では、日本企業はこうした状況の中でどう行動を起こすべきなのか。その指針として深沢氏が挙げたのが次の5つである。
1つ目は「先を読むこと」だ。中国経済は米国を抜くとも言われているが、中国は現在、「スイートスポット」の最後の時期に差し掛かり、各国民が十分に豊かになる前に、急激な高齢化を迎えることになる。国民1人あたりのGDPで見て、2050年時点で米国の半分程度で頭打ちになるという試算もあり、今後の急速な高齢化により、個人の生活が脅かされる事態に陥る可能性も小さくないという。

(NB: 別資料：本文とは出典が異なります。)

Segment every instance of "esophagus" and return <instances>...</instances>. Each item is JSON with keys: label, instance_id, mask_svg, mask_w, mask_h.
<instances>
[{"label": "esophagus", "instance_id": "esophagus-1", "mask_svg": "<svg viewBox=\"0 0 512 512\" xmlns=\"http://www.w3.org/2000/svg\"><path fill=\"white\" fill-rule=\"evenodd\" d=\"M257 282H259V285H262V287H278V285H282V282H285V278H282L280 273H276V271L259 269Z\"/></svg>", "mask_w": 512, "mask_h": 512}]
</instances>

また、確かに中国市場に対する関心は世界中で高まっているものの、実のところいずれの企業も、自社に距離的に近い国への投資を優先しがちな傾向がある。事実、A.T. カーニーの調査によると、投資先として信頼できる国に挙げられた上位10エリアのうち、アジア企業が挙げたアジアの国々は7つに上るものの、欧州企業と北米企業は中国とインドだけだ。

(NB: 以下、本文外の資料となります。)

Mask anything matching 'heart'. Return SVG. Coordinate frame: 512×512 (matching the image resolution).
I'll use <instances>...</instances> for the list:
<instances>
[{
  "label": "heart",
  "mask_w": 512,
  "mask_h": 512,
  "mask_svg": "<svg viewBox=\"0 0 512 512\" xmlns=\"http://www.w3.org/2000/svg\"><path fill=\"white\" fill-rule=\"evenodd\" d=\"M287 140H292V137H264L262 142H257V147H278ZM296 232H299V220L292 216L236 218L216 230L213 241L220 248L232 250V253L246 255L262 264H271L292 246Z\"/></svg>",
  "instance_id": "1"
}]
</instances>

「これは日本企業も同様で、自社が元々詳しい国々しか、ターゲット市場に据えていない可能性がある。世界全体の市場が今後どうなっていくのかを見据え、俯瞰的に投資先を検討する必要があるはずだ」(深沢氏)
法務や税制面での落とし穴にご用心
2つ目が、「取引する業界の見通しを持つ」ことだ。例えば、薄型テレビの国別シェアを見ると、先進国市場では日本企業が4割以上を占めるものの、新興国市場ではわずか2割ほどで、韓国の攻勢に押されている。また、産業構造も、デジタル化に伴い水平分業が進んでいる。こうした産業構造の変化が自社にどういう意味をもたらすのかを考え、最適な意思決定を下すことが求められる。

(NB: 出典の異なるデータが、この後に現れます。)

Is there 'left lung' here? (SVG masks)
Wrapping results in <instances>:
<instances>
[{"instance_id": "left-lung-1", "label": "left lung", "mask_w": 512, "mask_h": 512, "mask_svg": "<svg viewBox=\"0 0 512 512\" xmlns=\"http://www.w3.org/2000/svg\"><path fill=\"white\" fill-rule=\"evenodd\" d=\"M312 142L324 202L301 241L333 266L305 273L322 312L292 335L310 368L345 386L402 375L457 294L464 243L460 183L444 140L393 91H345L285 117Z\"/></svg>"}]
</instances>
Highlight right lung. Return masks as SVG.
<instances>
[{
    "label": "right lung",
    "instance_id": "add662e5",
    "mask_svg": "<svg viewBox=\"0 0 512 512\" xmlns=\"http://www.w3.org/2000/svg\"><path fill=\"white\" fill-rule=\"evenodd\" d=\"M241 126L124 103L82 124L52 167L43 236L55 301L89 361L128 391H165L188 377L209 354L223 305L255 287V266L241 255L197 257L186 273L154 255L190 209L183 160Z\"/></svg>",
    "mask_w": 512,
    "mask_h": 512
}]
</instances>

3つ目は、「地域で産業の生態系を形成し、輸出すること」だ。例えば、欧州のいくつかの事業者が成功を収めているのは、「中国市場での高齢者向け都市開発」。独自のビジネスシステムを築くことができれば、他の市場へ展開することも可能で、競合も生まれにくいというメリットもある。
4つ目は、「他業界や過去の知恵を活用すること」だ。「例えば1980年代、米系を中心とする外資系企業が続々と日本市場に参入してきたときの経験を思い出していただきたい。彼らが日本で成功するための鍵は現地化、つまり『郷に従い、まず日本の会社になる』ことだった。これを思い出せば、日本企業が新興国市場を攻略する鍵も、自ずと分かるはず」と深沢氏は強調する。
そして5つ目が、「落とし穴にアンテナを高くすること」である。「新興国では法務や税務、労務などの面で、明確でない事柄が非常に多い。専門家を活用することで、こうしたリスクを低減させることが、無用なトラブルに巻き込まれないためにも肝要だ」(深沢氏)
アジアで勝つことは決して楽なことではない。ただし、成功に対する見返りの大きさからも、今後、アジアに経営の軸足を移す企業が相次ぐはずだ。